REQUIRED ACTIONS:
(a) Using the thread on model benchmarking below, explain why the reply says the hoped-for objective leaderboard is not going to be possible. Answer in one to three sentences.
(b) In the thread on model benchmarking below, which project does the first commenter praise for showing what will run on your hardware?

TEXT SECTION:
▬▬▬

← Back to context

Comment by kethinov

5 hours ago

Can someone explain what the current state of model benchmarking is? If you try to look up what the best locally runnable model is, you get a bunch of random blog posts using idiosyncratic criteria to rank things seemingly based on one dude's opinion.

Ideally I would love to see a leaderboard with relatively objective ranking criteria that 1. lets you filter by open weight / locally runnable, 2. filter by date of release (nothing older than x), and 3. is agnostic to hardware requirements. I just want to know what the best model is. Let me worry about how I will afford to run it.

I love the llmfit project for seeing what will run on your hardware, but it would be nice to know what I'm missing out on by not having better hardware, thus why objective hardware-agnostic ratings would be helpful.

That would be nice, but it's not going to be possible.

Any open benchmark has a very short life, since it will be pulled in and DPO / RL trained quickly for benchmaxxing purposes. So, you'll need a private test to have a hope of something fair. (These also get leaked over time, btw, so even then there's a window of usability).

These are expensive to run.

▬▬▬

SUPPLIED INFORMATION:
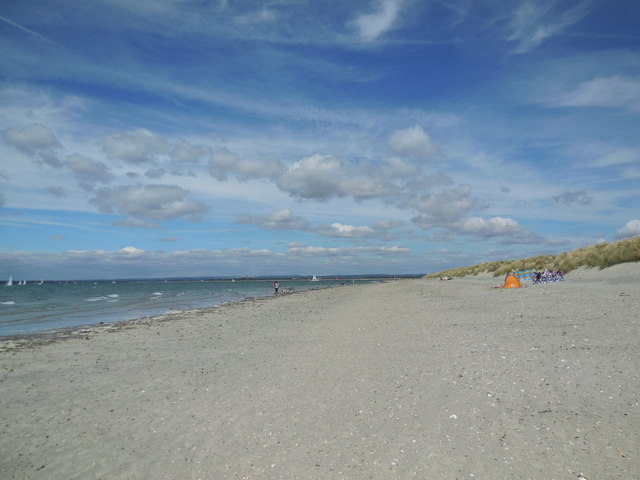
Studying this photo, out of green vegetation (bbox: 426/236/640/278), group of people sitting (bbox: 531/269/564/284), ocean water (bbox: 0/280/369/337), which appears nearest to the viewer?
green vegetation (bbox: 426/236/640/278)

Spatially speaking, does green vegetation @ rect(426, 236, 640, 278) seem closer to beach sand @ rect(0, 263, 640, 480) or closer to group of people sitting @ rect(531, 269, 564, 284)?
group of people sitting @ rect(531, 269, 564, 284)

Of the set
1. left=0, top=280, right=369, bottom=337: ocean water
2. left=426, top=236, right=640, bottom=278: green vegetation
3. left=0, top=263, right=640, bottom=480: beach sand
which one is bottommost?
left=0, top=280, right=369, bottom=337: ocean water

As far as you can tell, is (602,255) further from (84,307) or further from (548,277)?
(84,307)

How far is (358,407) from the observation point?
6762mm

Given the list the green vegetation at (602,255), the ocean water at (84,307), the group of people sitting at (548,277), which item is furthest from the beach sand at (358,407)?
the group of people sitting at (548,277)

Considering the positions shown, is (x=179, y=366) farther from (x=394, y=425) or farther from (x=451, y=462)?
(x=451, y=462)

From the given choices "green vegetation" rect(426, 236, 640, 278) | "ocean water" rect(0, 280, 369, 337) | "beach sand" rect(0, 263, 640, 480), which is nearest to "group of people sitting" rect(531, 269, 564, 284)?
"green vegetation" rect(426, 236, 640, 278)

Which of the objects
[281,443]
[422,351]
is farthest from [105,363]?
[422,351]

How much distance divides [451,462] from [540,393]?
253cm

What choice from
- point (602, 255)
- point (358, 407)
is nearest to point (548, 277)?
point (602, 255)

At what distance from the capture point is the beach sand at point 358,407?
4961mm

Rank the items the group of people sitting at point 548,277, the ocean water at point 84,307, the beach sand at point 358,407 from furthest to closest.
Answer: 1. the group of people sitting at point 548,277
2. the ocean water at point 84,307
3. the beach sand at point 358,407

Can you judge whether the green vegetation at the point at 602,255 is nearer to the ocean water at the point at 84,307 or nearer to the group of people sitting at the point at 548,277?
the group of people sitting at the point at 548,277

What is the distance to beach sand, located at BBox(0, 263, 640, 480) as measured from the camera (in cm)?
496
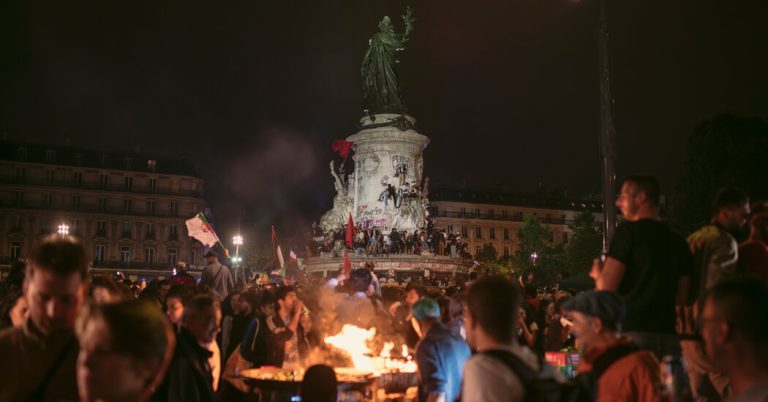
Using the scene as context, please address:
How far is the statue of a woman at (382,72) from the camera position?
49656 mm

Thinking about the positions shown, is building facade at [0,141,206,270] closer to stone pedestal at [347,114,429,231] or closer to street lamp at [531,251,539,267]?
street lamp at [531,251,539,267]

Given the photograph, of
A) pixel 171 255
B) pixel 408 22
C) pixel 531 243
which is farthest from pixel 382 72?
pixel 171 255

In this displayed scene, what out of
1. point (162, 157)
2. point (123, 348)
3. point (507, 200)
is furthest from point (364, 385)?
point (507, 200)

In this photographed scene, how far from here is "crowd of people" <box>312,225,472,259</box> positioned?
44.9m

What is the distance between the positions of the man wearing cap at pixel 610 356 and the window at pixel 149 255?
272 feet

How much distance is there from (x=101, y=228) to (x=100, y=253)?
297cm

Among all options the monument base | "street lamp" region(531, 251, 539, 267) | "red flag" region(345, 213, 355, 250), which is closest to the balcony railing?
"street lamp" region(531, 251, 539, 267)

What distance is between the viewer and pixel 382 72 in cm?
5025

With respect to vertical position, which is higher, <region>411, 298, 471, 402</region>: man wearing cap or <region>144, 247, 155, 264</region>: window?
<region>144, 247, 155, 264</region>: window

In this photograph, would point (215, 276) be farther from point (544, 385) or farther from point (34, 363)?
point (544, 385)

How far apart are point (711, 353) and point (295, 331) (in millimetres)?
5745

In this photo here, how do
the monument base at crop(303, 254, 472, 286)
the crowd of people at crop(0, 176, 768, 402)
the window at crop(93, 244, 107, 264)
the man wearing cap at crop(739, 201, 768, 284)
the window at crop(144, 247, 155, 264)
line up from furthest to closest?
the window at crop(144, 247, 155, 264) → the window at crop(93, 244, 107, 264) → the monument base at crop(303, 254, 472, 286) → the man wearing cap at crop(739, 201, 768, 284) → the crowd of people at crop(0, 176, 768, 402)

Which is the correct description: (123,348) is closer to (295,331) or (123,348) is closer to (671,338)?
(671,338)

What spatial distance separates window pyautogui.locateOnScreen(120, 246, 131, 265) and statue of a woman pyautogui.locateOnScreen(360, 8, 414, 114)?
43944 mm
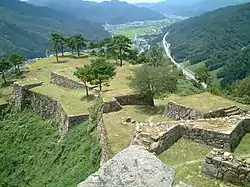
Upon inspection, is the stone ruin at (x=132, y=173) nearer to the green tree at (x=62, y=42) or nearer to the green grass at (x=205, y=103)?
the green grass at (x=205, y=103)

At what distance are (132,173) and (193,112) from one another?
1613cm

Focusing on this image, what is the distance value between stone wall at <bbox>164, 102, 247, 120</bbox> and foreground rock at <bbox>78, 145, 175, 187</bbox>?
1517cm

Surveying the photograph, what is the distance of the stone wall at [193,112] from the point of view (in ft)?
67.4

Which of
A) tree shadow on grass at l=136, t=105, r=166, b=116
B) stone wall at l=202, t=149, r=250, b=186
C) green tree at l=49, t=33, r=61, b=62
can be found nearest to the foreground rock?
stone wall at l=202, t=149, r=250, b=186

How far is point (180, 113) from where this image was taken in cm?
2219

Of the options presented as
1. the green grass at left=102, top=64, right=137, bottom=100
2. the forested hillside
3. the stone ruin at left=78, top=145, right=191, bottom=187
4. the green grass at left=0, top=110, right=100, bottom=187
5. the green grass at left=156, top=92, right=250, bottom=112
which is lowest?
the forested hillside

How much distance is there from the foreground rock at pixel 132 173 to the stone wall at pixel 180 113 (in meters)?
15.4

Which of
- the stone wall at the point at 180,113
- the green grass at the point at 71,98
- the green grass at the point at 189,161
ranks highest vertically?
the green grass at the point at 189,161

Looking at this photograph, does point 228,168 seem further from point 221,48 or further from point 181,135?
point 221,48

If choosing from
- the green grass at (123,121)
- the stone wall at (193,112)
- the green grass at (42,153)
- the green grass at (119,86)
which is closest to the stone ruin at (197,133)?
the green grass at (123,121)

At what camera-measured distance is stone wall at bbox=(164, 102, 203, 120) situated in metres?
21.1

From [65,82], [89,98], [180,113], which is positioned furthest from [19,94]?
[180,113]

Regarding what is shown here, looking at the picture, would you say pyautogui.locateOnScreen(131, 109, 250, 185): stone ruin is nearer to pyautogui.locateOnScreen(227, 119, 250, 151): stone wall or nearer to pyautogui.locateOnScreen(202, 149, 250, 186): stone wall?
pyautogui.locateOnScreen(227, 119, 250, 151): stone wall

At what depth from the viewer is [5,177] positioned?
96.4 feet
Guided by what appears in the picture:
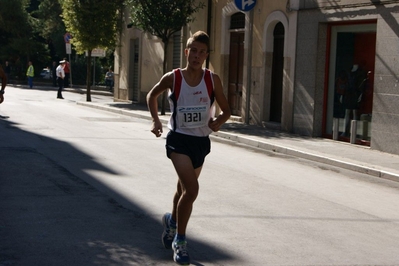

▬▬▬

ANSWERS BY ITEM:
(a) Any open benchmark is short-lived because models are soon trained on it with DPO or RL to inflate their scores. A fair comparison therefore needs a private test. Even private tests leak over time, and they are expensive to run.

(b) The llmfit project.